--- The data ---
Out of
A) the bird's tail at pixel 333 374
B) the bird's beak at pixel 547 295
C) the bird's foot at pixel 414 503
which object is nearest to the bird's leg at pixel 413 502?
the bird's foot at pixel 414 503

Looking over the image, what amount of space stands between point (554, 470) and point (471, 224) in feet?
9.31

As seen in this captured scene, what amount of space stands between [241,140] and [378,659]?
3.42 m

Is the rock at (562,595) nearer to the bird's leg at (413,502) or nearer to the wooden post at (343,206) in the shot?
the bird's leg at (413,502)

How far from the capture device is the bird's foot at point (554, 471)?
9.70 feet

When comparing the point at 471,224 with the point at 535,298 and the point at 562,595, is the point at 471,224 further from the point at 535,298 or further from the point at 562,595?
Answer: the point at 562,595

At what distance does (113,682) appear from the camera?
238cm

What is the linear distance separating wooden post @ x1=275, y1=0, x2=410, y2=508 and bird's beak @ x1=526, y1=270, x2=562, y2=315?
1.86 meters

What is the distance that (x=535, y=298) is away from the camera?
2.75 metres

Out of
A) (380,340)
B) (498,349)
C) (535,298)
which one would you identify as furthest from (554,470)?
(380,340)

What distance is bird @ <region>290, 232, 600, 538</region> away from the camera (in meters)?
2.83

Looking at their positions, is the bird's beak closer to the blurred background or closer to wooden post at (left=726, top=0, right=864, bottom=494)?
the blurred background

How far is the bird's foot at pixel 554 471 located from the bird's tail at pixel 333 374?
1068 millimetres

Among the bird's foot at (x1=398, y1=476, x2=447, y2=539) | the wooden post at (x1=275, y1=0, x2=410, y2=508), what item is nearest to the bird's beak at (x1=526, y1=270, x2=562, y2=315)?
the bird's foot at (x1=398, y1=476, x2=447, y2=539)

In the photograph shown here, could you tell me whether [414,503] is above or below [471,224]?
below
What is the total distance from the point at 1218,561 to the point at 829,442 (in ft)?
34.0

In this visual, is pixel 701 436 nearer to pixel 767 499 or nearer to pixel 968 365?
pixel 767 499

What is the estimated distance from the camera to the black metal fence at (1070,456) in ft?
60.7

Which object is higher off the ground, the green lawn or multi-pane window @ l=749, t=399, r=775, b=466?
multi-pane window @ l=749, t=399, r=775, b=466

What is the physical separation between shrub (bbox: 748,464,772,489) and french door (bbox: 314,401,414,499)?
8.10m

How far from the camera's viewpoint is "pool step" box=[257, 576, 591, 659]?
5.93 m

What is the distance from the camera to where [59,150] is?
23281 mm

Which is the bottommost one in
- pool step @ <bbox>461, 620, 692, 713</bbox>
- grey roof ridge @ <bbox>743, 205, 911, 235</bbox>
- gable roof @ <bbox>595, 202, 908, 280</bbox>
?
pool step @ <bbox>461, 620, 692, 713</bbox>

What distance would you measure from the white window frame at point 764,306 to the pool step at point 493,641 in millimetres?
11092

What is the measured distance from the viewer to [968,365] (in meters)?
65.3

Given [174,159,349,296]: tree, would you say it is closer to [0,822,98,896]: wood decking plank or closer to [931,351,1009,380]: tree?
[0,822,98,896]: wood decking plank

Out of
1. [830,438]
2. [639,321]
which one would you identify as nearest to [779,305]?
---
--- What is required ---
Please put every line of the data above into a numbered list, one line per number, and leave out the blank lines.

--- Written reply ---
1. Out of
2. A) the bird's tail at pixel 333 374
3. B) the bird's beak at pixel 547 295
4. C) the bird's foot at pixel 414 503
5. which object is nearest to the bird's leg at pixel 413 502?
6. the bird's foot at pixel 414 503
7. Looking over the image, what amount of space stands between point (554, 470) and point (471, 224) in feet?
8. 9.31
9. As seen in this captured scene, what amount of space stands between [241,140] and [378,659]?
10. 3.42 m
11. Is the rock at (562,595) nearer to the bird's leg at (413,502) or nearer to the wooden post at (343,206) in the shot?
12. the bird's leg at (413,502)
13. How far from the capture device is the bird's foot at point (554, 471)?
14. 9.70 feet
15. When comparing the point at 471,224 with the point at 535,298 and the point at 562,595, is the point at 471,224 further from the point at 535,298 or further from the point at 562,595?
16. Answer: the point at 562,595
17. At what distance does (113,682) appear from the camera?
18. 238cm
19. What is the linear distance separating wooden post @ x1=275, y1=0, x2=410, y2=508 and bird's beak @ x1=526, y1=270, x2=562, y2=315?
20. 1.86 meters
21. What is the distance that (x=535, y=298) is away from the camera?
22. 2.75 metres
23. Out of
24. A) (380,340)
25. B) (498,349)
26. C) (535,298)
27. which one would you identify as furthest from (554,470)?
28. (380,340)
29. What distance is bird @ <region>290, 232, 600, 538</region> away from the camera (in meters)?
30. 2.83
31. Looking at their positions, is the bird's beak closer to the blurred background or closer to wooden post at (left=726, top=0, right=864, bottom=494)?
32. the blurred background
33. How far is the bird's foot at pixel 554 471 located from the bird's tail at pixel 333 374?
34. 1068 millimetres
35. Among the bird's foot at (x1=398, y1=476, x2=447, y2=539) | the wooden post at (x1=275, y1=0, x2=410, y2=508), what item is nearest to the bird's beak at (x1=526, y1=270, x2=562, y2=315)?
36. the bird's foot at (x1=398, y1=476, x2=447, y2=539)
37. In the photograph shown here, could you tell me whether [414,503] is above or below [471,224]?
38. below
39. What is the total distance from the point at 1218,561 to the point at 829,442 (in ft)?
40. 34.0
41. In this visual, is pixel 701 436 nearer to pixel 767 499 or nearer to pixel 968 365?
42. pixel 767 499
43. What is the estimated distance from the camera to the black metal fence at (1070,456) in ft?
44. 60.7
45. Which object is higher off the ground, the green lawn or multi-pane window @ l=749, t=399, r=775, b=466?
46. multi-pane window @ l=749, t=399, r=775, b=466
47. What is the physical separation between shrub (bbox: 748,464,772,489) and french door (bbox: 314,401,414,499)?
48. 8.10m
49. How far from the camera's viewpoint is "pool step" box=[257, 576, 591, 659]?
50. 5.93 m
51. What is the distance from the camera to where [59,150] is?
52. 23281 mm
53. Which is the bottommost one in
54. - pool step @ <bbox>461, 620, 692, 713</bbox>
55. - grey roof ridge @ <bbox>743, 205, 911, 235</bbox>
56. - gable roof @ <bbox>595, 202, 908, 280</bbox>
57. ?
58. pool step @ <bbox>461, 620, 692, 713</bbox>
59. What distance would you measure from the white window frame at point 764,306 to the pool step at point 493,641 in millimetres?
60. 11092
61. What is the measured distance from the viewer to [968,365] (in meters)?
62. 65.3
63. Given [174,159,349,296]: tree, would you say it is closer to [0,822,98,896]: wood decking plank or closer to [931,351,1009,380]: tree?
64. [0,822,98,896]: wood decking plank
65. Out of
66. 1. [830,438]
67. 2. [639,321]
68. which one would you identify as nearest to [779,305]?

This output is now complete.